▶ Task statement
Your answer must be the data repeated exactly, with no pictures in it.

Data extract: Begin

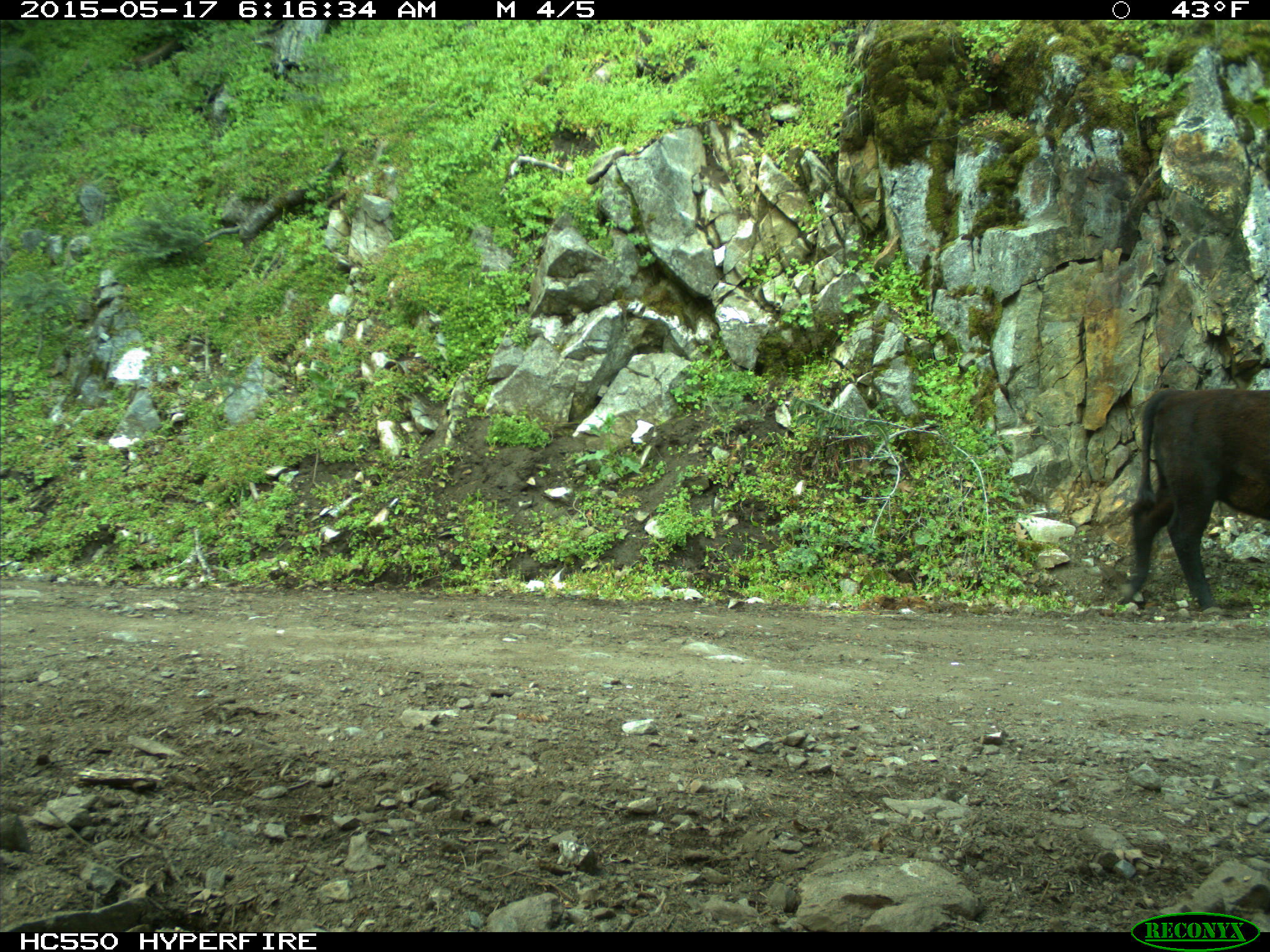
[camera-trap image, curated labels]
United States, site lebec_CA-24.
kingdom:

Data extract: End

▶ Answer space
[camera-trap image, curated labels]
United States, site lebec_CA-24.
kingdom:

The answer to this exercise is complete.